The power rule of logarithms is a nifty tool that helps convert expressions of the form \( a\log_{b}(M) \) into more manageable pieces. Simply put, when you have a coefficient multiplying the logarithm, like \( \frac{1}{2}\log_{8}(x^{2}+5) \), it transforms into an exponent. This means you can rewrite it as \( \log_{8}((x^{2}+5)^{1/2}) \).
Think about the power rule as moving the multiplier inside the log function as an exponent. This trick allows complex expressions to become easier to handle, especially when combining multiple logarithmic terms.
Remember, practice makes perfect! The more you apply the power rule, the more intuitive it will become.

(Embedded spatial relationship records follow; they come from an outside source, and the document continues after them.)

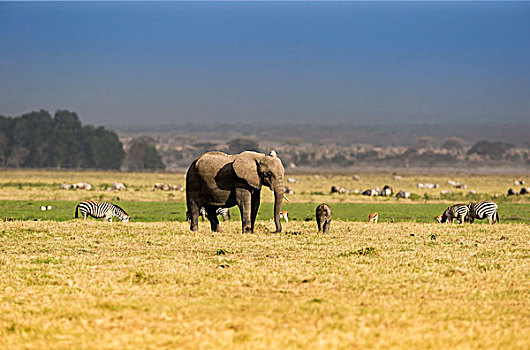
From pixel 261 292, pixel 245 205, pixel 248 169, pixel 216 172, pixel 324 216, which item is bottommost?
pixel 261 292

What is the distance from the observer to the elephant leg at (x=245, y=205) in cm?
2373

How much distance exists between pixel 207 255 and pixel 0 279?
5452 mm

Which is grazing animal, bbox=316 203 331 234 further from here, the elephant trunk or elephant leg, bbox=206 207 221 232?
elephant leg, bbox=206 207 221 232

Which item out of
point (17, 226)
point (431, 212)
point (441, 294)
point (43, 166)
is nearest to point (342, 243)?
point (441, 294)

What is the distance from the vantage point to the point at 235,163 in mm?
23844

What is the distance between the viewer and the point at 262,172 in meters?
24.0

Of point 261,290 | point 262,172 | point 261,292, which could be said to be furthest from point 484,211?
point 261,292

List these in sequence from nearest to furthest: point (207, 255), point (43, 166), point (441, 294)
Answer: point (441, 294), point (207, 255), point (43, 166)

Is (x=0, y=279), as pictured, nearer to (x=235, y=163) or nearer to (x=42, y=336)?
(x=42, y=336)

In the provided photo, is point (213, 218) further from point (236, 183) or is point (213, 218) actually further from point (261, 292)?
point (261, 292)

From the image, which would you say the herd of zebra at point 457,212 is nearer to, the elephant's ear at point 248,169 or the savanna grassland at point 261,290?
the savanna grassland at point 261,290

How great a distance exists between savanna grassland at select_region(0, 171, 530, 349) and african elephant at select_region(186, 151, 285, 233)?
130cm

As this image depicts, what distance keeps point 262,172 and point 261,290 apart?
432 inches

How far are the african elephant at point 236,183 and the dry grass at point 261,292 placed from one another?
83.4 inches
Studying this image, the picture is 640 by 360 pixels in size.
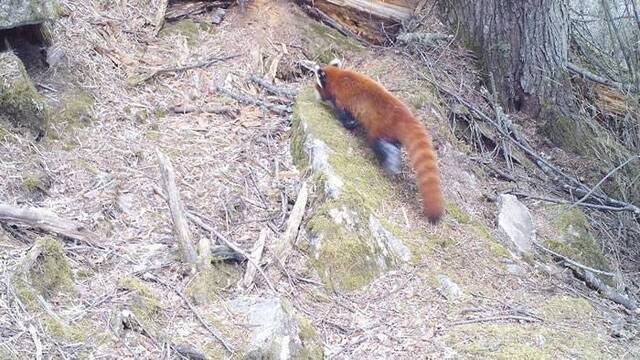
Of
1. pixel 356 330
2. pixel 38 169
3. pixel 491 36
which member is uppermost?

The quotient rule of logarithms is your go-to method when facing a subtraction between two logs with the same base, such as \( \log_{b}(M) - \log_{b}(N) \). According to this rule, this difference can be represented as a single log of a fraction: \( \log_{b}\left(\frac{M}{N}\right) \).
In our case, you have two logs: \( \log_{8}((x^{2}+5)^{1/2}) \) and \( \log_{8}(x^{2}+5) \). Using the quotient rule, these combine to become \( \log_{8}\left(\frac{(x^{2}+5)^{1/2}}{x^{2}+5}\right) \).

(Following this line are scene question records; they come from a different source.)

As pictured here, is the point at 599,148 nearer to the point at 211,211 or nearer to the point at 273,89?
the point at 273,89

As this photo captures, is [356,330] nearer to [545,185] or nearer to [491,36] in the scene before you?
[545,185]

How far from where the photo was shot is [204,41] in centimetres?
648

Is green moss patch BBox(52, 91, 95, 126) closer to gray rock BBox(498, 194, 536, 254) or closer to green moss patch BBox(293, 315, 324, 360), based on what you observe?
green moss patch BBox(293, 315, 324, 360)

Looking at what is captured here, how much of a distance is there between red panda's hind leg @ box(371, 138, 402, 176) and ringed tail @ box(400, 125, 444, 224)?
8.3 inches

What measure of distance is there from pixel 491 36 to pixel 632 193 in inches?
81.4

Applying the quotient rule is essential for simplifying logarithmic expressions, reducing complex problems into a compact and efficient form.

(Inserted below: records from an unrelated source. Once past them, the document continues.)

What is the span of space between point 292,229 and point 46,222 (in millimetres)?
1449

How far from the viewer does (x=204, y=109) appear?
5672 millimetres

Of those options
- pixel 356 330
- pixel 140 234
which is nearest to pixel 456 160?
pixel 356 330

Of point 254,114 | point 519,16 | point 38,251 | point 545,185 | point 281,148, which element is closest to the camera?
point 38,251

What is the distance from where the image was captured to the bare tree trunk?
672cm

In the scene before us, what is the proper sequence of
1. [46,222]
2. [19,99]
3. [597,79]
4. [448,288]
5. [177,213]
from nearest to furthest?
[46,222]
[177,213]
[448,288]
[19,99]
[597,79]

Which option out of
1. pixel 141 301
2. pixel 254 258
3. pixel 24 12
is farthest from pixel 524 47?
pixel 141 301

Simplifying expressions is about making them as concise and straightforward as possible. In logarithmic expressions, this simplifies the calculation and makes the expression easier to understand.
For example, consider \( \frac{\sqrt{x^{2}+5}}{x^{2}+5} \). Breaking it down further, the numerator’s square root is represented as an exponent of \( \frac{1}{2} \), and can rewrite this as \( (x^{2}+5)^{1/2} \). With this simplification, the fraction becomes \( \frac{1}{\sqrt{x^{2}+5}} \), aligning neatly with the logarithmic form \( \log_{8}\left((x^{2}+5)^{-1/2}\right) \).
Simplification not only makes logarithmic problems easier to solve, but also provides a clearer insight into the relationship between different components inside the equation.